WHAT IS ASKED:
Please recast the stretch of the records from the line containing "Taking a careful" through the line containing "4. the rocky outcrop at the point at 53,267", both included, as a numbered list with one line per item and blank lines left out.

GIVEN INFORMATION:
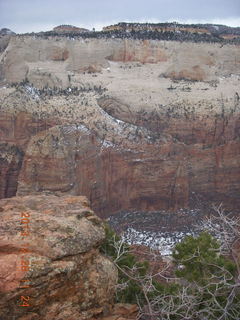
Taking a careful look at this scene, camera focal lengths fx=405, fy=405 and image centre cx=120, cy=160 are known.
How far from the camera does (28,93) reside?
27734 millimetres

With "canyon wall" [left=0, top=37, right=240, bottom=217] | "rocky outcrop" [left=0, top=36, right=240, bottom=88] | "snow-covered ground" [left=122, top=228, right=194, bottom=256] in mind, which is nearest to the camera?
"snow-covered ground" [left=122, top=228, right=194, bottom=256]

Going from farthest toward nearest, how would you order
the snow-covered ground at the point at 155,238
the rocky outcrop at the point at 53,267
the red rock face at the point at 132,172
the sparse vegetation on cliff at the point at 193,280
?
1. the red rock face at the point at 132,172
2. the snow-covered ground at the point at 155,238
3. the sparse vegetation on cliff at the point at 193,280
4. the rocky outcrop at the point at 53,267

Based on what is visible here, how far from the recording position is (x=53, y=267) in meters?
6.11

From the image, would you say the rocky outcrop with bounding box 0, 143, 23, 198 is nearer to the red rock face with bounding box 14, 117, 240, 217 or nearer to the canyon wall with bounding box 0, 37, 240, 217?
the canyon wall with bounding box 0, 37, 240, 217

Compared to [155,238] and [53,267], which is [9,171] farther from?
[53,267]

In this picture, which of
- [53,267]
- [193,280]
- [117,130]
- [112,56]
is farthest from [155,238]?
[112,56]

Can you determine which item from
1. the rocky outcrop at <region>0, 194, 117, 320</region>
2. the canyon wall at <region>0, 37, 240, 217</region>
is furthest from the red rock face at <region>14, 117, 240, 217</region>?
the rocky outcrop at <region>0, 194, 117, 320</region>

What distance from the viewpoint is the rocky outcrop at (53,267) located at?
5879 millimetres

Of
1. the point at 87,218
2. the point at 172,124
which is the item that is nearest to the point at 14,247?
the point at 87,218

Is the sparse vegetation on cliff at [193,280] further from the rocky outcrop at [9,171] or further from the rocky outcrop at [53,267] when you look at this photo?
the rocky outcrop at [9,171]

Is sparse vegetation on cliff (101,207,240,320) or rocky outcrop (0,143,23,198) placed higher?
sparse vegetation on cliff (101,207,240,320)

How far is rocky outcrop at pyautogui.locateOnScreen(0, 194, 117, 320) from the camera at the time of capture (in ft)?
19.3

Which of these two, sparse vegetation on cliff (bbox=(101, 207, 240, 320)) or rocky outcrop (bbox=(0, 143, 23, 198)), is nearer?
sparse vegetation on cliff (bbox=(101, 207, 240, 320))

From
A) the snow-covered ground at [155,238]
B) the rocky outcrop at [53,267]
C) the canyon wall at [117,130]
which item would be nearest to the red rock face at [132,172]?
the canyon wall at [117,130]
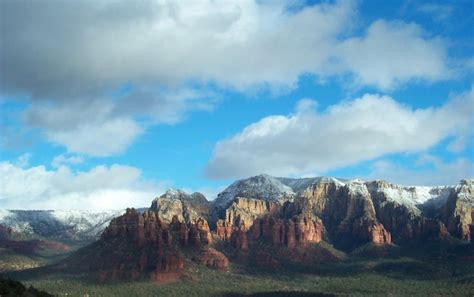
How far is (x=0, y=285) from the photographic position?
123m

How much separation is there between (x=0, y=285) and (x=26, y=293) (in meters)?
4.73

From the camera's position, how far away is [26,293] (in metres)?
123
--
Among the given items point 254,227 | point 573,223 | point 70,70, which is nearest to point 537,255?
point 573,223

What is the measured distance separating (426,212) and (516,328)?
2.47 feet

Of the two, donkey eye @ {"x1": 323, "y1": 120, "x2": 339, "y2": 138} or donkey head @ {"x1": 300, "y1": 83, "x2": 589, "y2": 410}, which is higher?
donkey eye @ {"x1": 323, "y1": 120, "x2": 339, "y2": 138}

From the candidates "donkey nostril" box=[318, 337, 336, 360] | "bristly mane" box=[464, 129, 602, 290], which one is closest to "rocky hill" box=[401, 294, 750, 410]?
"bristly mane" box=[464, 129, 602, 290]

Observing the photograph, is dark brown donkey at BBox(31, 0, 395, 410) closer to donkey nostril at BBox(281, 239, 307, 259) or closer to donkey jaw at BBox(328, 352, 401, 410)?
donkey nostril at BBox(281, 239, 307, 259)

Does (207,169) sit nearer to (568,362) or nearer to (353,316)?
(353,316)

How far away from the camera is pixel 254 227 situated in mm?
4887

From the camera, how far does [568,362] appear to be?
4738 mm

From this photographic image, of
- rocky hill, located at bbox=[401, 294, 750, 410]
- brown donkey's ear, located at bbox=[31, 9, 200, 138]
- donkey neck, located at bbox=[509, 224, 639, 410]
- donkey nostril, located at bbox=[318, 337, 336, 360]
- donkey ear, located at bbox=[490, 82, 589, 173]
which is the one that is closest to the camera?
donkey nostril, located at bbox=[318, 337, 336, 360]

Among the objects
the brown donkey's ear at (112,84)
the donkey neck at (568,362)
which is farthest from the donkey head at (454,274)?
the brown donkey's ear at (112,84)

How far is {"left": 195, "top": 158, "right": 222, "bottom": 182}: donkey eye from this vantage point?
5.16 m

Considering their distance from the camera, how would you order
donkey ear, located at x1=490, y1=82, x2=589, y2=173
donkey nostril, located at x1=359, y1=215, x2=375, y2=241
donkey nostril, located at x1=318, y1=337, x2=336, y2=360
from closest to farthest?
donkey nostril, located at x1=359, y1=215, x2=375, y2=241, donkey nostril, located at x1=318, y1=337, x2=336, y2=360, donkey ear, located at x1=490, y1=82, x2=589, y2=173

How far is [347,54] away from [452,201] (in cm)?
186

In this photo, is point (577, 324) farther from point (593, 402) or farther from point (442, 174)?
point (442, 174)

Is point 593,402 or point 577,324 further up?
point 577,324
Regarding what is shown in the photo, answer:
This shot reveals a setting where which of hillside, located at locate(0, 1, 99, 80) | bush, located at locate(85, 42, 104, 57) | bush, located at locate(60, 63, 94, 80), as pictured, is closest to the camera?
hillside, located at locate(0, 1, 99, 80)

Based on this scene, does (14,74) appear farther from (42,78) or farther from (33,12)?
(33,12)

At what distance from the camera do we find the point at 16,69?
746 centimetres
* * *
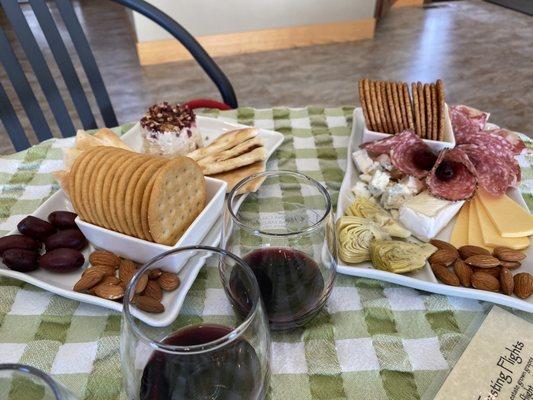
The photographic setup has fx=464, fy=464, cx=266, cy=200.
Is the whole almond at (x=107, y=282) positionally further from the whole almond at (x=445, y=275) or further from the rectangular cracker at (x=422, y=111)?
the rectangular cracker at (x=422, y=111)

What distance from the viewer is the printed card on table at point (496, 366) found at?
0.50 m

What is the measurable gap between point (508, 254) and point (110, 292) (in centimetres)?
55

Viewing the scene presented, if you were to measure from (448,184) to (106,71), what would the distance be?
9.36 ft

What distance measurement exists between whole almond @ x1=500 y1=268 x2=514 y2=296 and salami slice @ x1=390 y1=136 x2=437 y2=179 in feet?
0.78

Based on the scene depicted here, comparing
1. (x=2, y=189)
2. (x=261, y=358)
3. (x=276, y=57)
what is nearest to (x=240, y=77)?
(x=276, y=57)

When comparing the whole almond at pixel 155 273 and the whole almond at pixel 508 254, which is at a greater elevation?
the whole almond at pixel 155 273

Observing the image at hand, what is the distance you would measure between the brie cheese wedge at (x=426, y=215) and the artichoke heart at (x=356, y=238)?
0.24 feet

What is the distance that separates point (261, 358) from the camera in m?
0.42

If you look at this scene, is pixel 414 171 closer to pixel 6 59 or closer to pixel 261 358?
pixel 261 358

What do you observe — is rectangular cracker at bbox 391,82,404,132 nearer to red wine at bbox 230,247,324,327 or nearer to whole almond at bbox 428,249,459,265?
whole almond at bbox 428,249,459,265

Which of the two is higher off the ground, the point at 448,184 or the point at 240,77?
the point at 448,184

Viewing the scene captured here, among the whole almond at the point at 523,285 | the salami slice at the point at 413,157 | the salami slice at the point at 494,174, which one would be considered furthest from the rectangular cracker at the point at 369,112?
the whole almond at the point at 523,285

EXERCISE SOLUTION:
1. Taking a careful look at this scene, camera focal lengths fx=405, fy=405 and image centre cx=120, cy=160 are known.
2. How far from the camera does (28,93) reside?
3. 27734 millimetres
4. With "canyon wall" [left=0, top=37, right=240, bottom=217] | "rocky outcrop" [left=0, top=36, right=240, bottom=88] | "snow-covered ground" [left=122, top=228, right=194, bottom=256] in mind, which is nearest to the camera?
5. "snow-covered ground" [left=122, top=228, right=194, bottom=256]
6. Going from farthest toward nearest, how would you order
7. the snow-covered ground at the point at 155,238
8. the rocky outcrop at the point at 53,267
9. the red rock face at the point at 132,172
10. the sparse vegetation on cliff at the point at 193,280
11. ?
12. 1. the red rock face at the point at 132,172
13. 2. the snow-covered ground at the point at 155,238
14. 3. the sparse vegetation on cliff at the point at 193,280
15. 4. the rocky outcrop at the point at 53,267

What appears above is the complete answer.